Theta Ceti

Observation data Epoch J2000.0 Equinox J2000.0 (ICRS)
- Constellation: Cetus
- Right ascension: 01^{h} 24^{m} 01.40328^{s}
- Declination: −08° 10′ 59.7392″
- Apparent magnitude (V): 3.60

Characteristics
- Evolutionary stage: red clump
- Spectral type: K0 III
- B−V color index: +1.07

Astrometry
- Radial velocity (R_{v}): +17.2±0.5 km/s
- Proper motion (μ): RA: −76.226 mas/yr Dec.: −201.519 mas/yr
- Parallax (π): 29.0339±0.2198 mas
- Distance: 112.3 ± 0.9 ly (34.4 ± 0.3 pc)
- Absolute magnitude (M_{V}): +0.89

Details
- Mass: 1.80 M_{☉}
- Radius: 10.37±0.09 R_{☉}
- Luminosity: 58.3±3.0 L_{☉}
- Surface gravity (log g): 2.70 cgs
- Temperature: 4,951±64 K
- Metallicity [Fe/H]: −0.13±0.15 dex
- Rotational velocity (v sin i): 2.60 km/s
- Age: 2.20 Gyr
- Other designations: θ Cet, 45 Cet, BD−08°244, FK5 47, HD 8512, HIP 6537, HR 402, SAO 129274

Database references
- SIMBAD: data

= Theta Ceti =

Orange-hued giant star in the constellation Cetus

Theta Ceti is a solitary, orange-hued star in the equatorial constellation of Cetus. Its name is a Bayer designation that is Latinized from θ Ceti, and abbreviated Theta Cet or θ Cet. This star is visible to the naked eye with an apparent visual magnitude of 3.60. Based upon an annual parallax shift of 20.04 mas as seen from Earth, it is located about 112 ly from the Sun. At that distance, the visual magnitude is diminished by an extinction factor of 0.28 due to interstellar dust. The star is drifting further away with a line of sight velocity component of +17 km/s.

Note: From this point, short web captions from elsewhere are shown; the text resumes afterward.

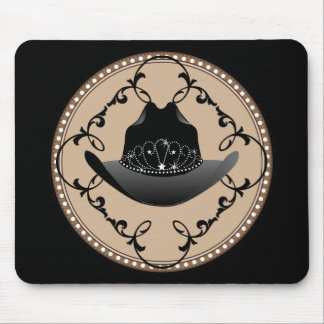 Rainha Mousepad ocidental do rodeio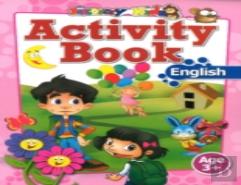 Activity Book: English Age 3+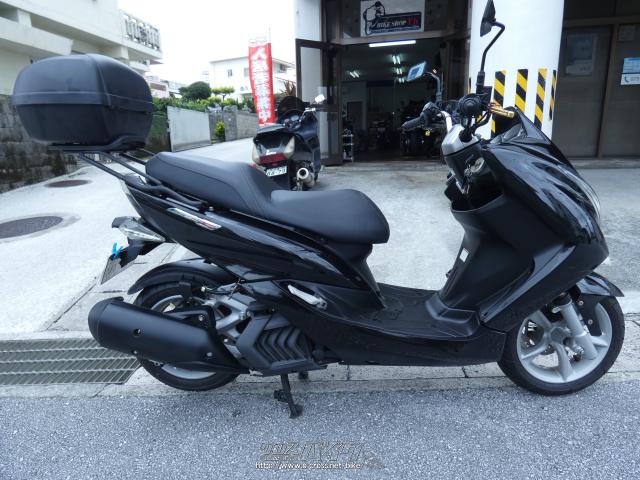 ヤマハ マジェスティS SG28J・黒・155cc・バイクショップYK・13,300km・保証無 | 沖縄のバイク情報 - クロスバイク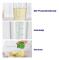 Salladsdressing Shaker, dressing mixer, salladsdressing flaska, salladsdressing glas, salladsburk med lock för köket (grön)
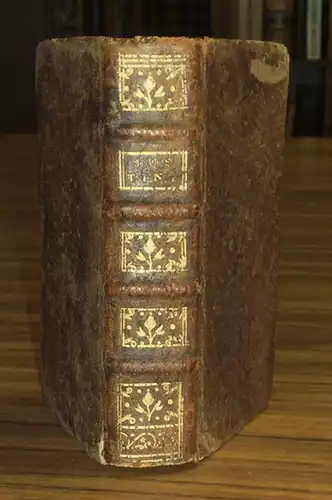 Justinian. - Justinus, Marcus Juninius: Justini Historiarum ex trogo pompeio libri XLIV. 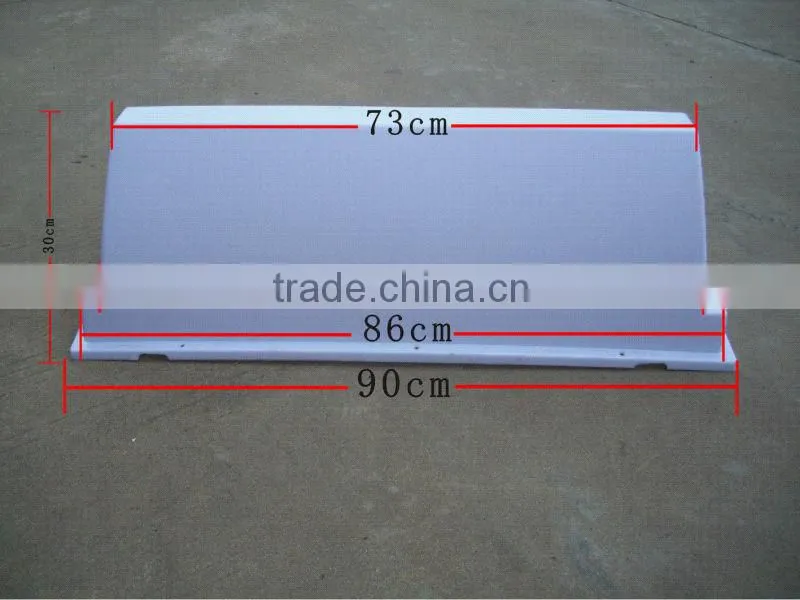 Full Magnet Taxi Roof Advertising Box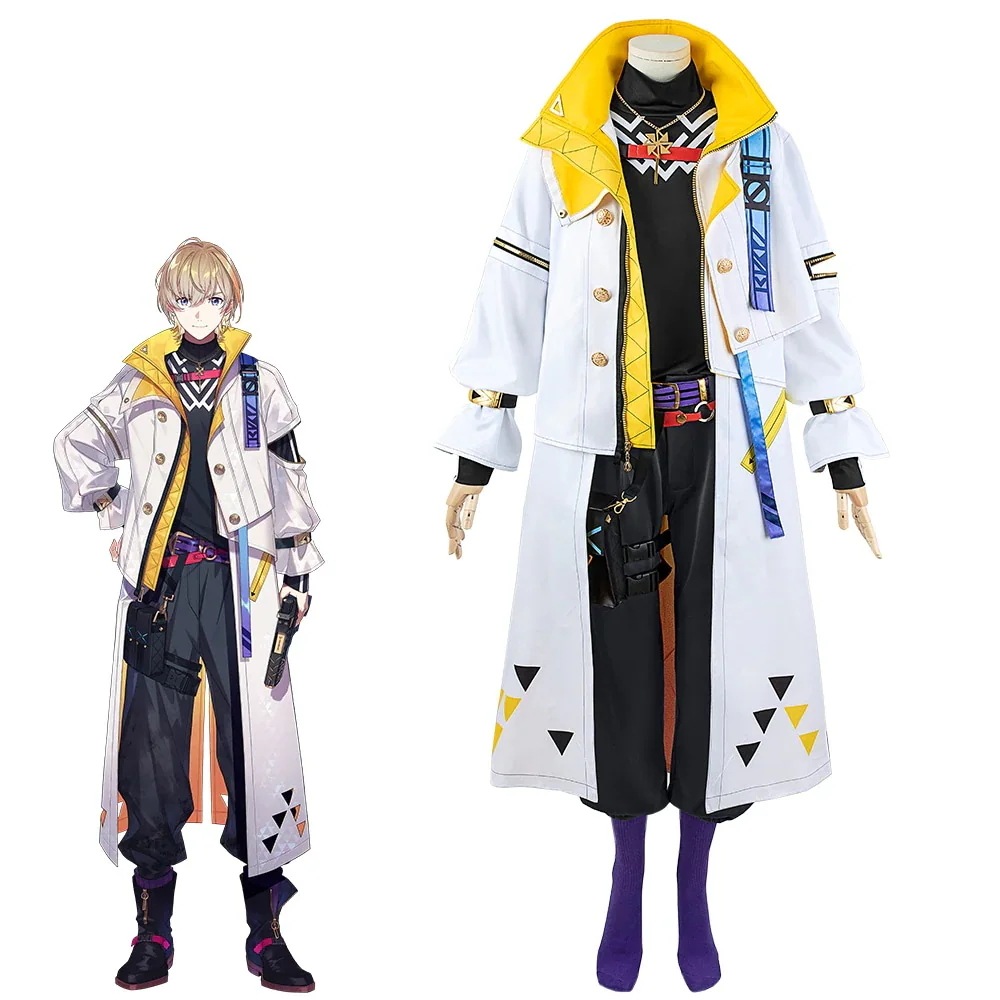 バーチャルYouTuber　VTuber　にじさんじ　新ユニット　風楽奏斗　コスプレ衣装期間限定30％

With an age of about 2.2 billion years, this is an evolved, K-type giant star with a stellar classification of K0 III. It is a red clump star on the horizontal branch, which means it is generating energy through helium fusion at its core. The star has an estimated 1.8 times the mass of the Sun and has expanded to 10 times the Sun's radius. It is radiating 58 times the solar luminosity from its photosphere at an effective temperature of 4,951 K.

==Name==

In the catalogue of stars in the Calendarium of Al Achsasi Al Mouakket, this star was designated Thanih al Naamat (ثاني النعامات - thānī al-naʽāmāt), which was translated into Latin as Secunda Struthionum, meaning the second ostrich. This star, along with η Cet (Deneb Algenubi), τ Cet (Thalath Al Naamat), ζ Cet (Baten Kaitos) and υ Cet, were Al Naʽāmāt (النعامات), the Hen Ostriches.

In Chinese, 天倉 (Tiān Cāng), meaning Square Celestial Granary, refers to an asterism consisting of θ Ceti, ι Ceti, η Ceti, ζ Ceti, τ Ceti and 57 Ceti. Consequently, the Chinese name for θ Ceti itself is 天倉三 (Tiān Cāng sān, the Third Star of Square Celestial Granary).